In die omgeving gaan organen meestal naar mensen die een fulltime verzorger kunnen hebben, familie hebben die zal helpen met de zorg, geen persoonlijke risico’s nemen, en een medische geschiedenis hebben van doen wat artsen hen vertellen te doen. Al deze vage criteria vereisen dat er iemand in het transplantatieteam is die het gedrag van een potentiële patiënt als begrijpelijk en relateerbaar herkent. Uiteindelijk worden deze criteria een aanduiding voor de status van minderheid en financiële middelen. Kan uw echtgenoot maanden vrij nemen van zijn werk om voor u te zorgen? De mijne kan dat niet. Kunt u het zich veroorloven een thuisverzorger te betalen?
Het telescopische verhaal is er dus een van gratis middelen en de vaardigheden van hoog opgeleide professionals (vaardigheden verkregen met subsidies van de belastingbetaler) die de goed verzekerden en financieel welgestelden helpen ziekten te overwinnen en hun leven te verlengen, terwijl medisch gekwalificeerde kandidaten zonder financiële en sociale middelen geen opties meer hebben. Vanuit het oogpunt van sociale rechtvaardigheid weerspiegelt dit verhaal het verhaal van de Verenigde Staten in het algemeen: de meeste middelen vloeien op naar de rijken in plaats van naar de armen.
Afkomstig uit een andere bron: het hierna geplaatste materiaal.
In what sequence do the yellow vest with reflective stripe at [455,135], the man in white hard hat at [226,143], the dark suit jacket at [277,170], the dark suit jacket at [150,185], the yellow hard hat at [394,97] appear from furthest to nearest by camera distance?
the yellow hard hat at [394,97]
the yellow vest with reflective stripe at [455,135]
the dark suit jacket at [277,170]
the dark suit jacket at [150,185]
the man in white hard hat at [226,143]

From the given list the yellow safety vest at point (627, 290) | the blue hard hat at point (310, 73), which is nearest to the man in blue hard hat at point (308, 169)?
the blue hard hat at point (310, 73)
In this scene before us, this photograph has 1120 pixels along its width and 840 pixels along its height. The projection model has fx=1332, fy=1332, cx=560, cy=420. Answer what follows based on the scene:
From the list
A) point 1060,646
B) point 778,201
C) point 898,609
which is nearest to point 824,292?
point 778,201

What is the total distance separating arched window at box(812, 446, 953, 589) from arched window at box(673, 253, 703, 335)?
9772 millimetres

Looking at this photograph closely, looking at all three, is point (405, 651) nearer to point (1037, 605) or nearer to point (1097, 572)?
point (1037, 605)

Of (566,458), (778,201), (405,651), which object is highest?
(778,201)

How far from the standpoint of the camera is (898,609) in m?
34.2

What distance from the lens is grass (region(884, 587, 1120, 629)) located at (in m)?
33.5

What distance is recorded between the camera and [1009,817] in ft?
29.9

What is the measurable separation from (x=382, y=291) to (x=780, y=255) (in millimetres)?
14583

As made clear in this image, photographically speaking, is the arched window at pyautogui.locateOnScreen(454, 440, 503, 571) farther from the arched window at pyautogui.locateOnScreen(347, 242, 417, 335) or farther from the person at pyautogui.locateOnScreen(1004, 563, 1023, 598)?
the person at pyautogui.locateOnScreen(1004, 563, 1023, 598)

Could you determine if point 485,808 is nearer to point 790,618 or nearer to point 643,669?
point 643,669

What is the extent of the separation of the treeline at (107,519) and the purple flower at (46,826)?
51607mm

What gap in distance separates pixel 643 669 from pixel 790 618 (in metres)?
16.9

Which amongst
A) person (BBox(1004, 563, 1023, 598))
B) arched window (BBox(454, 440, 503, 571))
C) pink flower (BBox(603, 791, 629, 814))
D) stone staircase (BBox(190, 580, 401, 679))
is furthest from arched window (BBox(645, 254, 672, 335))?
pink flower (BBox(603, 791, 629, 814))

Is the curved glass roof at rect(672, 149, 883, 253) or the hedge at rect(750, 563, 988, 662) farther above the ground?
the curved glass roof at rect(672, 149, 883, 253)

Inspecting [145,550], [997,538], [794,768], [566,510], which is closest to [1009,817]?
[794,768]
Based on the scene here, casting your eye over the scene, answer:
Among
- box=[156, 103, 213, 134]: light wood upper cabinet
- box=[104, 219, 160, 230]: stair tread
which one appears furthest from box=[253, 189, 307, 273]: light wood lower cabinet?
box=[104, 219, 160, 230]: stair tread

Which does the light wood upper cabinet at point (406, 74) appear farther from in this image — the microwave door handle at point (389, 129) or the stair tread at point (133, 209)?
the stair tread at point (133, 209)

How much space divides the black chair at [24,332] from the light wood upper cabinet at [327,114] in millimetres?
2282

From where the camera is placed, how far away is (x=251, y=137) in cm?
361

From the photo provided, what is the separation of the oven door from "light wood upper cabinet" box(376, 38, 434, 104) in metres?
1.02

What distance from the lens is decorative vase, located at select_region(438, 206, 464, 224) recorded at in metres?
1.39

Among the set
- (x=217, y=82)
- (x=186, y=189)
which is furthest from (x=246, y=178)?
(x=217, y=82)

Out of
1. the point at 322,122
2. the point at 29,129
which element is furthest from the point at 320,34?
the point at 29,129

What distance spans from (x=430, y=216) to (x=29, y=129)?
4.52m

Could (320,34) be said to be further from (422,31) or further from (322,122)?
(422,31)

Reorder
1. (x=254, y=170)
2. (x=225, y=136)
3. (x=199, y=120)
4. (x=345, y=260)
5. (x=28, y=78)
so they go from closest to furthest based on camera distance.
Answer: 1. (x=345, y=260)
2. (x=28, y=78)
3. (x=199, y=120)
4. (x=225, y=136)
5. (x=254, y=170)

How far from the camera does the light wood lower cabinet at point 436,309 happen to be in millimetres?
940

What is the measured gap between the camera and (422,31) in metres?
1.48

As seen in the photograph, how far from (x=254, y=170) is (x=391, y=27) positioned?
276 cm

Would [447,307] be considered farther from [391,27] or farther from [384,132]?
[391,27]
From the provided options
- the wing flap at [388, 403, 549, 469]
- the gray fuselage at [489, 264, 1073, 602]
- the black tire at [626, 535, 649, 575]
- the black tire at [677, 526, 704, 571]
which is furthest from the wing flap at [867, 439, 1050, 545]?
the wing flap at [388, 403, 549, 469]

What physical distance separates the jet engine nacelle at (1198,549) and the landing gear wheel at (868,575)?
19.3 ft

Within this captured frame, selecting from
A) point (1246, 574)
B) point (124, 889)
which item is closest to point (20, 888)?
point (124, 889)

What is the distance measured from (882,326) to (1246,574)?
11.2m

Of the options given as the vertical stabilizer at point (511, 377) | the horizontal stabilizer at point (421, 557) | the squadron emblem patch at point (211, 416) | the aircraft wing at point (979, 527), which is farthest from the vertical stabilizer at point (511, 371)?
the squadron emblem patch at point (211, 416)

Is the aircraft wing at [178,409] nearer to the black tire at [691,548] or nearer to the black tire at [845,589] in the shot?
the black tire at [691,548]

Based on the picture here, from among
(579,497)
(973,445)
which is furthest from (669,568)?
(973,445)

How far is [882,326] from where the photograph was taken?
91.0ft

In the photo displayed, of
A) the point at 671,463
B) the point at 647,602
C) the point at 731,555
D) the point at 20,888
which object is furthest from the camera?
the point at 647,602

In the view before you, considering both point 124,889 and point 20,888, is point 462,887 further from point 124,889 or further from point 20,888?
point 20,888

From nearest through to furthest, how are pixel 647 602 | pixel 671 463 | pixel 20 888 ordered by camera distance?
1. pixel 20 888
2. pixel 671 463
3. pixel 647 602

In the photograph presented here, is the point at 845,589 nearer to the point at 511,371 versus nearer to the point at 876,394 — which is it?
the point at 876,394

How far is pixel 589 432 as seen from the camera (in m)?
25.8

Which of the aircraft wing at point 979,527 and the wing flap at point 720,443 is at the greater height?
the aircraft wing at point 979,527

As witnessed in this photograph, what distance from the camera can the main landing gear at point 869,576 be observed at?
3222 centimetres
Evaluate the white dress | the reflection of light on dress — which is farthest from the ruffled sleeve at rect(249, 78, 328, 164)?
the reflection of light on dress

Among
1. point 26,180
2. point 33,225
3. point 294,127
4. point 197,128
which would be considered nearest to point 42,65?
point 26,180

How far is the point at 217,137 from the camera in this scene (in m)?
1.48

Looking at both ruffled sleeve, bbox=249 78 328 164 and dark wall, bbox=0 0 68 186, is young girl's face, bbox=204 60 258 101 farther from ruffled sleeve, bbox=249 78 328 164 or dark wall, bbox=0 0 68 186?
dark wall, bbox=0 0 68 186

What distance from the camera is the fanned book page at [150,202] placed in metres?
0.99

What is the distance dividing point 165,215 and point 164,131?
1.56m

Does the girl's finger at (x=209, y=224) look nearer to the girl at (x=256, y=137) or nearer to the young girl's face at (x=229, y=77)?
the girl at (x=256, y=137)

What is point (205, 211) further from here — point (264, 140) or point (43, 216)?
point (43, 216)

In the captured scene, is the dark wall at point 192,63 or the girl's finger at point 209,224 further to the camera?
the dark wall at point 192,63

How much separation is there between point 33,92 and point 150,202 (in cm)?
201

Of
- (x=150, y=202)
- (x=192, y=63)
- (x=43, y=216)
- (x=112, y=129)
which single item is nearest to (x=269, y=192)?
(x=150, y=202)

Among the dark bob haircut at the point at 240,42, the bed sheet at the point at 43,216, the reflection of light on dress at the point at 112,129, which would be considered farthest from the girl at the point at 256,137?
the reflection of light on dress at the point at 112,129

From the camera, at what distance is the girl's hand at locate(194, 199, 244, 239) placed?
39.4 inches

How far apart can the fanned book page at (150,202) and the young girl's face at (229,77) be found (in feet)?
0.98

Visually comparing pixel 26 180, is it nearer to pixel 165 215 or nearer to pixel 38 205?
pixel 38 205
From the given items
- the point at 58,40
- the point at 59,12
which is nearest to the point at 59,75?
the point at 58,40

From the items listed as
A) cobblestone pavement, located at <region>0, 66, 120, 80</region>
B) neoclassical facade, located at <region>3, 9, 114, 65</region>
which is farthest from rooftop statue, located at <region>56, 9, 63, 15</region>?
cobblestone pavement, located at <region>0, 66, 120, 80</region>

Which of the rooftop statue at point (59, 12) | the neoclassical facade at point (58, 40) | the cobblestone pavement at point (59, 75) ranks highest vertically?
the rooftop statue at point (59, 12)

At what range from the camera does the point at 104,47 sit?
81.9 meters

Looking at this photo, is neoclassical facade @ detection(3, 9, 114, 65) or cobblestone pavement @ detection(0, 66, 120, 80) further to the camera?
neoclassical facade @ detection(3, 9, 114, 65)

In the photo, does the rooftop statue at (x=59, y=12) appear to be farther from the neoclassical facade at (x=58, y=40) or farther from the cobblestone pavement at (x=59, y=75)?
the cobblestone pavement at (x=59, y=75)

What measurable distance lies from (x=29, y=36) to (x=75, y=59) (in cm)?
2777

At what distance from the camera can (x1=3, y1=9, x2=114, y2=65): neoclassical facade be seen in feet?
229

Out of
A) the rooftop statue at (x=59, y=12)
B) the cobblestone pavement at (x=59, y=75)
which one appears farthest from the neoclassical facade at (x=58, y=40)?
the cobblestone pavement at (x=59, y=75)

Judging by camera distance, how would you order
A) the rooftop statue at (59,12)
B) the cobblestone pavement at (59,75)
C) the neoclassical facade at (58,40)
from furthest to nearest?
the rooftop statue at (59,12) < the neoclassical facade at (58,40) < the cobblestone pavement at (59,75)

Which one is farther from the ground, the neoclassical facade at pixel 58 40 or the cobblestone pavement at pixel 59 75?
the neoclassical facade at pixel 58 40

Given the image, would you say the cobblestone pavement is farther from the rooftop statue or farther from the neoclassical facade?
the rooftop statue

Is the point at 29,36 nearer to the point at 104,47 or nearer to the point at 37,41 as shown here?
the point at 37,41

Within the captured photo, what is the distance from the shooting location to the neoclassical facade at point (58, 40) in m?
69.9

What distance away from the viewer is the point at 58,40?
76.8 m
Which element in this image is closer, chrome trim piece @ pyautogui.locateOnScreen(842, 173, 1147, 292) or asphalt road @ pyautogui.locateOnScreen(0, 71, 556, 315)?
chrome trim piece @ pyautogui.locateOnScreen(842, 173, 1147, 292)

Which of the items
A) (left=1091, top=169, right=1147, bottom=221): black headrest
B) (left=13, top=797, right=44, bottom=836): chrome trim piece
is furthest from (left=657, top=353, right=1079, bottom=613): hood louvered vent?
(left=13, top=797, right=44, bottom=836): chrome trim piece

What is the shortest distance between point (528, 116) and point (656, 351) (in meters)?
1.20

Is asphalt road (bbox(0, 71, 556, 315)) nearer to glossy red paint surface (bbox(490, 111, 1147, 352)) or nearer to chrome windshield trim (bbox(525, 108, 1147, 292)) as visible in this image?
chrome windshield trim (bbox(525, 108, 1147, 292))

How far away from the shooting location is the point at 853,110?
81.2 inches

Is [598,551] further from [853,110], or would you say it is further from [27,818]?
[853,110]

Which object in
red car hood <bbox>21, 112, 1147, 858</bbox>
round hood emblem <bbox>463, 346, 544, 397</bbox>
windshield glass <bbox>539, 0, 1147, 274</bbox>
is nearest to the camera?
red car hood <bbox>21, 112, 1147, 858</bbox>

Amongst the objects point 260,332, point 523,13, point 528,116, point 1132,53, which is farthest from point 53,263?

Volgens een AP-bericht: “Rijke mensen hebben meer kans om op meerdere wachtlijsten te komen en een transplantatie te scoren, en minder kans om te sterven terwijl ze op een transplantatie wachten, zo blijkt uit een nieuwe studie.” Op meerdere transplantatielijsten komen is niet de enige manier waarop de rijken in het huidige systeem vooruit kunnen komen; ze kunnen ook verhuizen naar regio’s waar het tekort aan organen niet zo groot is. Dat kan de wachttijd jaren verkorten.
Moet je orgaandonor zijn? Het is niet aan mij om dat te zeggen. Orgaandonatie redt levens; het doet echt. En de professionals die betrokken zijn bij orgaantransplantatie zijn zich terdege bewust van de sociale rechtvaardigheid. Velen werken aan hervormingen. In de tussentijd mag je zelf beslissen in welk verhaal je een personage wilt zijn: de microscopische versie waarin je orgaandonor bent voor een bepaalde persoon in nood, of de telescopische versie waarin je orgaan een hulpbron wordt in een economie die mensen met financiële middelen bevoorrecht.
Om terug te komen op het geval van AJ, het lijkt erop dat hij en zijn vader om sociale redenen door het transplantatieteam op een laag pitje waren gezet. Hoewel het orgaan geen schaars goed was – het werd speciaal aan AJ gedoneerd – was hun sociale situatie voor het team niet herkenbaar als “normaal”. AJ kreeg de transplantatie pas na een aanzienlijke publieke verontwaardiging. Aangezien dit de vage sociale criteria zijn die in het spel zijn, houd ik mijn PLOF-organen, totdat er een aanzienlijk herzien systeem is voor de beoordeling van transplantatiekandidaten.